Problems and tasks:
1) In the article on Amino LP7 and dementia below, list every source of information it cites for its claims.
2) According to the article on Amino LP7 and dementia below, roughly how many people worldwide develop dementia each year?
3) Carry the article on Amino LP7 and dementia further, starting right after its final sentence.

According to a recent study published in Science Advances, Japanese researchers showed that a low protein diet can accelerate brain degeneration in mouse models of Alzheimer’s disease. More importantly, they found that Amino LP7 — a supplement containing seven specific amino acids — can slow down brain degeneration and dementia development in these animals. Their work expands on previous studies, which have demonstrated the effectiveness of Amino LP7 in improving cognitive function.
Dementia — a condition involving the extreme loss of cognitive function — is caused by a variety of disorders, including Alzheimer’s disease. According to World Health Organization estimates, approximately 10 million individuals worldwide develop dementia every year, indicating the high psychological and social impact of this condition. Dementia mainly affects older people, and so far, simple and effective strategies for preventing this condition have remained elusive.

Listed records:
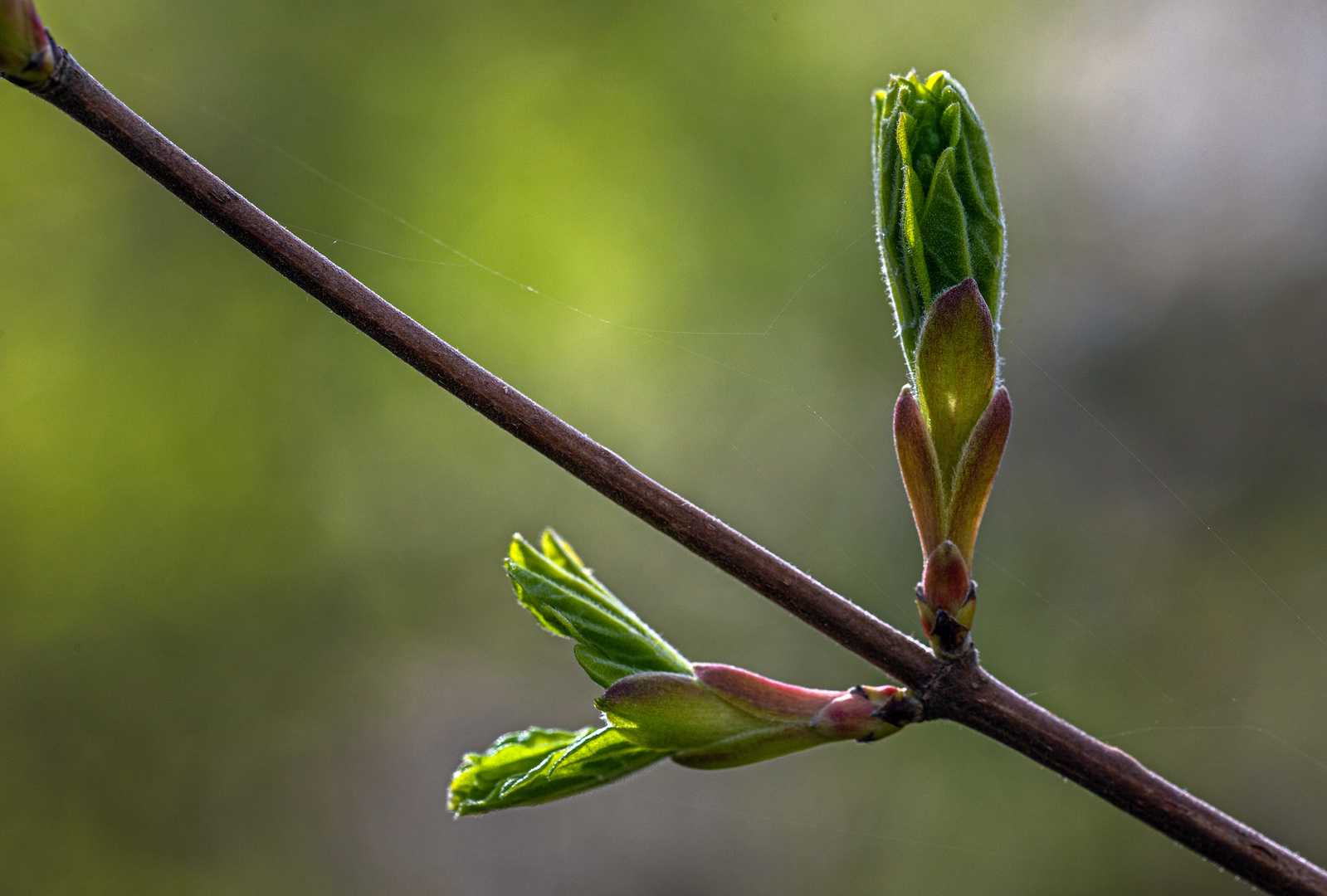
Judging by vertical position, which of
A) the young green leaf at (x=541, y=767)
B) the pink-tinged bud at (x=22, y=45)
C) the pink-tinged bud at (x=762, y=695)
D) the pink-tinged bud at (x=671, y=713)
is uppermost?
the pink-tinged bud at (x=22, y=45)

Responses by task:
1)
- A recent study published in Science Advances
- Previous studies showing the effectiveness of Amino LP7 in improving cognitive function
- World Health Organization estimates

2) About 10 million people worldwide develop dementia every year.

3)
Dr. Makoto Higuchi from the National Institutes for Quantum Sciences and Technology, one of the lead scientists on the study, explains, “In older individuals, low protein diets are linked to poor maintenance of brain function. Amino acids are the building blocks of proteins. So, we wanted to understand whether supplementation with essential amino acids can protect the brains of older people from dementia, and if yes, what mechanisms would contribute to this protective effect.”
First, the researchers studied how a low protein diet affects the brain in mouse models of Alzheimer’s disease, which generally demonstrate neurodegeneration and abnormal protein aggregates called “Tau” aggregates in the brain. They found that mice consuming a low protein diet not only showed accelerated brain degeneration but also had signs of poor neuronal connectivity. Interestingly, these effects were reversed after supplementation with Amino LP7, indicating that the combination of seven specific amino acids could inhibit brain damage.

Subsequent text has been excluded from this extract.